◆ **What is needed**
Return every line of the records below that contains the word "unfired", copying each one in full.

[start of Material for this exercise]

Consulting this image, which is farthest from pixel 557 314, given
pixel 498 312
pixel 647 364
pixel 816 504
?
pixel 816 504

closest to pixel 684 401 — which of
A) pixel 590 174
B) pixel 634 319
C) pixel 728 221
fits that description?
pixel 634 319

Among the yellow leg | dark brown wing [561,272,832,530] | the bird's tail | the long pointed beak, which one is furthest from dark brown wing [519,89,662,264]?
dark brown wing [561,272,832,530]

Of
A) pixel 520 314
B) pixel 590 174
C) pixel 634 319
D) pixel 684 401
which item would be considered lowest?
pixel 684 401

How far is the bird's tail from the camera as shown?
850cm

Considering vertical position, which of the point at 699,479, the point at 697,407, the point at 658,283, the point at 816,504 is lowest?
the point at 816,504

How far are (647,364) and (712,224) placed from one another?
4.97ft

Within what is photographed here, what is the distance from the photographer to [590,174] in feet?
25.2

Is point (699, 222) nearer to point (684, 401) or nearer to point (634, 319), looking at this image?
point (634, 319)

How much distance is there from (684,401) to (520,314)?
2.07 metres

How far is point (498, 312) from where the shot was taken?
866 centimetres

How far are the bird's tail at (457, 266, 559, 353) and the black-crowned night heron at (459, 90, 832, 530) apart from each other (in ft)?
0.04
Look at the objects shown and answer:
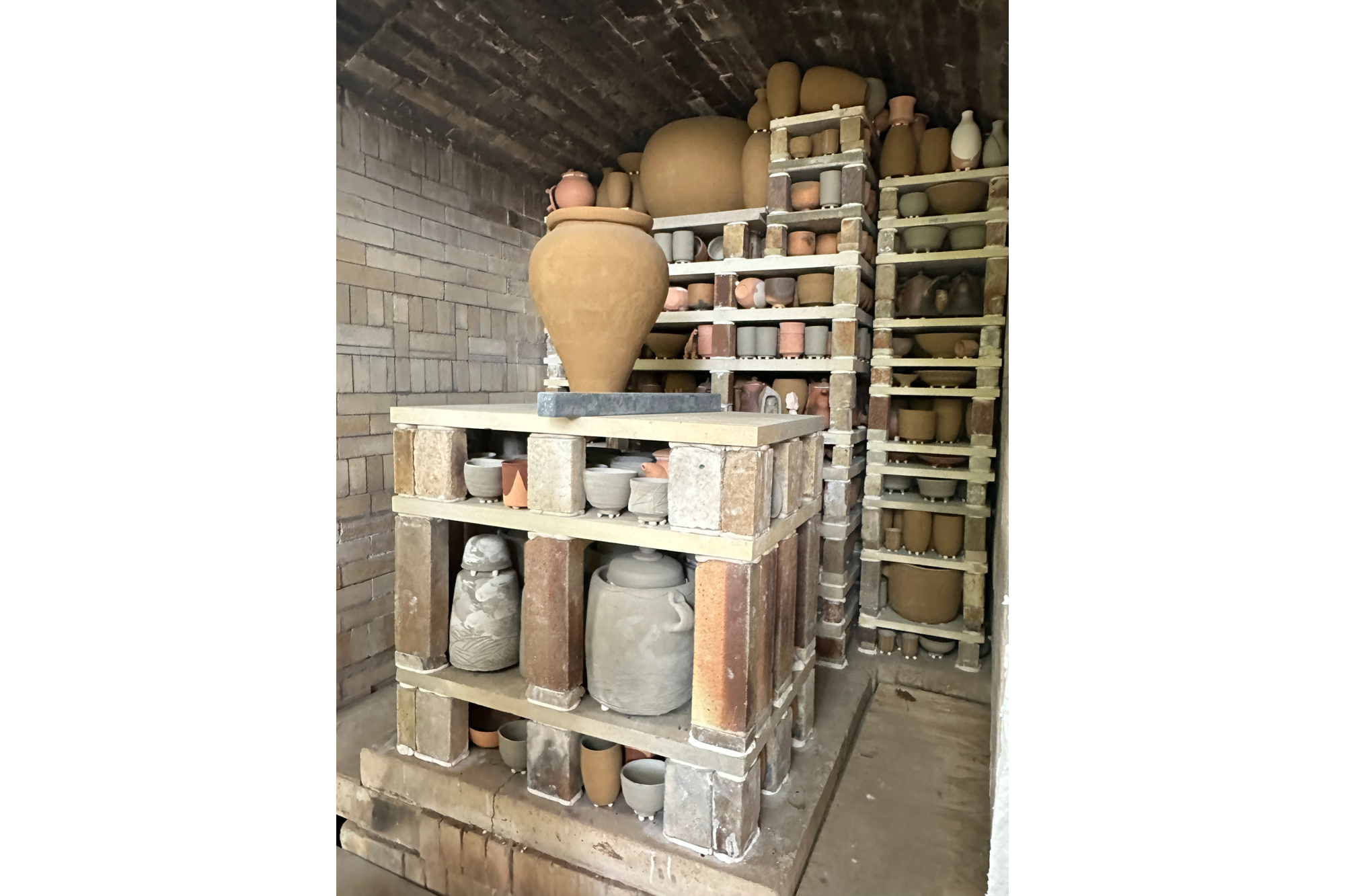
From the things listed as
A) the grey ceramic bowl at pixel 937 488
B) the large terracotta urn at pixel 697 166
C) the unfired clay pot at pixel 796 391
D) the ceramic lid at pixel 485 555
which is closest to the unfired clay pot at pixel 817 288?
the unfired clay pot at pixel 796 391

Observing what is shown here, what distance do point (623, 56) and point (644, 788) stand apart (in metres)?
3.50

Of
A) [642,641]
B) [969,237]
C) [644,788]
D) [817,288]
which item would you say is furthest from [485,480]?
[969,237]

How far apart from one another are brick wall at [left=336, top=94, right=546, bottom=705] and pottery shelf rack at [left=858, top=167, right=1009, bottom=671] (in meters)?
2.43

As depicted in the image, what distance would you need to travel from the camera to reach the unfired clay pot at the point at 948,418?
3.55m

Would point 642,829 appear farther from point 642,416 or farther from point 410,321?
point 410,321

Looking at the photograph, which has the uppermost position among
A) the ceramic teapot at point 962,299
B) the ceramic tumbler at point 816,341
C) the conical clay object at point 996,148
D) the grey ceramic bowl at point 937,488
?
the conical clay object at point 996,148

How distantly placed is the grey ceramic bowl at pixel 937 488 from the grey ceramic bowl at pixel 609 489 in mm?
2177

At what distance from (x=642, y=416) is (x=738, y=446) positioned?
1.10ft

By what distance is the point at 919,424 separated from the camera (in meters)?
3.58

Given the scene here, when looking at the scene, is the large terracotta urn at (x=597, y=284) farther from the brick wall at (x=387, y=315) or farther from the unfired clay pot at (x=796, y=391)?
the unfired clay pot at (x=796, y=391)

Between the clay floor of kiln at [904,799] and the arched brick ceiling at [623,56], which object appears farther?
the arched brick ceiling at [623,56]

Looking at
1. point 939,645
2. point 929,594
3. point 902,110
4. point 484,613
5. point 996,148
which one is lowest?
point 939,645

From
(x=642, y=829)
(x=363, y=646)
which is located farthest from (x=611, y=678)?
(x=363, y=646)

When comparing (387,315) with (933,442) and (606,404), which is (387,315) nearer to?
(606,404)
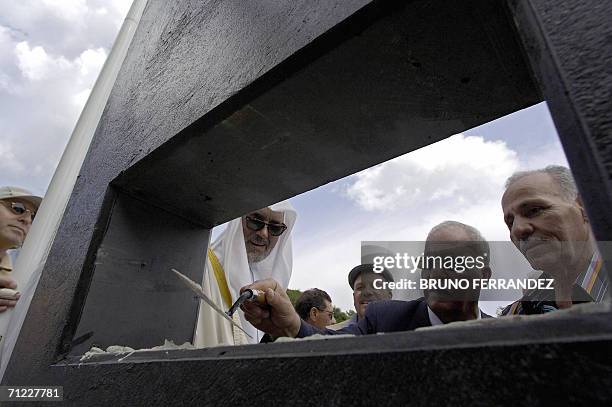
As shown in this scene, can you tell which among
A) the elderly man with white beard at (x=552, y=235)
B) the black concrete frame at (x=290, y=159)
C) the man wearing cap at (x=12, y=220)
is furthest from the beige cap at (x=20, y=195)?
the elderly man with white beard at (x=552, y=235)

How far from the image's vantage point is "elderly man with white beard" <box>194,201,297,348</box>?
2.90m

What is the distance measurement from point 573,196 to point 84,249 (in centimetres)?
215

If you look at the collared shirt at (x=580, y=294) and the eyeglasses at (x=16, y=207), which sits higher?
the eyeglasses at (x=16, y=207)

[end of Material for this exercise]
[start of Material for this exercise]

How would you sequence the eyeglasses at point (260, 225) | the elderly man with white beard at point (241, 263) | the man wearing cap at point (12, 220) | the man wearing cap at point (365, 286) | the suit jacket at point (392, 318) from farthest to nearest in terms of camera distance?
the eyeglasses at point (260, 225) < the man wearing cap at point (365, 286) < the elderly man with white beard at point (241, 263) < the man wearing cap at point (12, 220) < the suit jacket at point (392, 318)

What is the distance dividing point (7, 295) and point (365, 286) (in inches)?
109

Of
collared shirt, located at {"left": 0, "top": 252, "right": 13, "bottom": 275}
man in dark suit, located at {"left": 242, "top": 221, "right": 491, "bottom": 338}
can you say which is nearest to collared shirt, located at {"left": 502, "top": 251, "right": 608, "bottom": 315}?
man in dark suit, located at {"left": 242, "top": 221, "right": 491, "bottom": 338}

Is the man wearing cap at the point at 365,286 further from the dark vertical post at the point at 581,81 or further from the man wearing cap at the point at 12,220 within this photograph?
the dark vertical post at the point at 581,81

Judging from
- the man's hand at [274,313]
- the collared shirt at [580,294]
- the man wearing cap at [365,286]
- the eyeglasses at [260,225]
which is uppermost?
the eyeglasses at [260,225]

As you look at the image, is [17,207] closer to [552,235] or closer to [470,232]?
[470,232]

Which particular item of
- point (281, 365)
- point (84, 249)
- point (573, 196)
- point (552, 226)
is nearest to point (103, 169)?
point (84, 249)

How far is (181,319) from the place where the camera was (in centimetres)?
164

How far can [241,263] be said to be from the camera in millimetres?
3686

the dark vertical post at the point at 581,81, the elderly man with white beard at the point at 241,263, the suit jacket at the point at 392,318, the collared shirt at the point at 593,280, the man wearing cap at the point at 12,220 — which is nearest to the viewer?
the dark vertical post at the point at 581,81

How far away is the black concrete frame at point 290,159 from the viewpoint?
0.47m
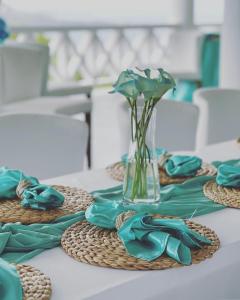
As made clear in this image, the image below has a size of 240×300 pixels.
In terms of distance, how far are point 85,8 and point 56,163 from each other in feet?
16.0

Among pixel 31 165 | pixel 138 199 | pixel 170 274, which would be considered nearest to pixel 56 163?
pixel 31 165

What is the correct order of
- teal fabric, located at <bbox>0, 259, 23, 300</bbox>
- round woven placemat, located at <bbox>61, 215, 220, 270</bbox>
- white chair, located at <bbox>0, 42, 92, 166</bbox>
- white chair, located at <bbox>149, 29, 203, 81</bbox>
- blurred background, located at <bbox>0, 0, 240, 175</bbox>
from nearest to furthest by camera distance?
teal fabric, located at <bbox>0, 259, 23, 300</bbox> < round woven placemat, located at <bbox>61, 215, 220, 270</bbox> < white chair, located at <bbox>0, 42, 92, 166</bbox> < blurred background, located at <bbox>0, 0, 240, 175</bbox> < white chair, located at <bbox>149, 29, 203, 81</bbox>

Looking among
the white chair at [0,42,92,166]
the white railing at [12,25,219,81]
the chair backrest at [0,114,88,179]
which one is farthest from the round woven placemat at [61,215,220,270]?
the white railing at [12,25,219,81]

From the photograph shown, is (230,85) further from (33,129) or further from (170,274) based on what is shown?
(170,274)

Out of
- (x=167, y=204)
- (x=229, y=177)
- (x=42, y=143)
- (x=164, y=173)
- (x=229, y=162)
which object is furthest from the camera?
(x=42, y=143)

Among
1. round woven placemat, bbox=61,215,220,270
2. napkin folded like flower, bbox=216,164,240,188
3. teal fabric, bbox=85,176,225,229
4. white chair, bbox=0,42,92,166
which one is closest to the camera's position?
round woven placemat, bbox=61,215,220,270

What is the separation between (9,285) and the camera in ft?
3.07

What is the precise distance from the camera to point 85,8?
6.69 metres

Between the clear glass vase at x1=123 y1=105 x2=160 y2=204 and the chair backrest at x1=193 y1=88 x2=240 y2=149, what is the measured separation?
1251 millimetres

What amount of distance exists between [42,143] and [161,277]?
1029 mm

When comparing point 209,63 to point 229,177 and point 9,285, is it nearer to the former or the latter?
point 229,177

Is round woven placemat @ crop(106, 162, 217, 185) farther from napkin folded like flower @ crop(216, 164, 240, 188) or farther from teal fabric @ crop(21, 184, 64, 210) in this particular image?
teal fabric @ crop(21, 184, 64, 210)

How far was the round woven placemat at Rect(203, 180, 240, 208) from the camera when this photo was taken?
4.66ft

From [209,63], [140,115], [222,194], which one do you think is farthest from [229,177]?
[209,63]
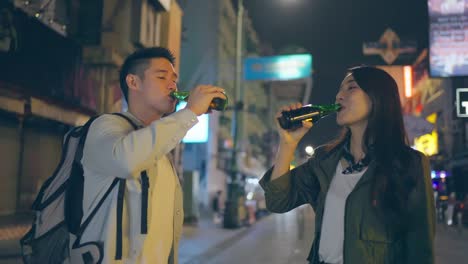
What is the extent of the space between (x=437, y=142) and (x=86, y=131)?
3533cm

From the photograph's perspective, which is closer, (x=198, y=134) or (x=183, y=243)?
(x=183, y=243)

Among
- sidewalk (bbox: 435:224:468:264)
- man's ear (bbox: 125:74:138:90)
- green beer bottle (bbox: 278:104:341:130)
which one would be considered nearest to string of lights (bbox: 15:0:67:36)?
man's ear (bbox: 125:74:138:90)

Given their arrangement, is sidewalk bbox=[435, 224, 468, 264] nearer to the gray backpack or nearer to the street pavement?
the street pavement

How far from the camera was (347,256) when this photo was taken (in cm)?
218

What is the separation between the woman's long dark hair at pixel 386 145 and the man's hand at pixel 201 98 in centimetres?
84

[end of Material for this exercise]

◆ **Task result**
C) the unfired clay pot at pixel 796 391
which is closest to the unfired clay pot at pixel 817 288?
the unfired clay pot at pixel 796 391
As depicted in the image, what distance would you need to travel from the camera to reach the unfired clay pot at the point at 948,418?
Given the scene here, when looking at the scene, is the large terracotta urn at (x=597, y=284) farther from the brick wall at (x=387, y=315) or farther from the unfired clay pot at (x=796, y=391)?
the unfired clay pot at (x=796, y=391)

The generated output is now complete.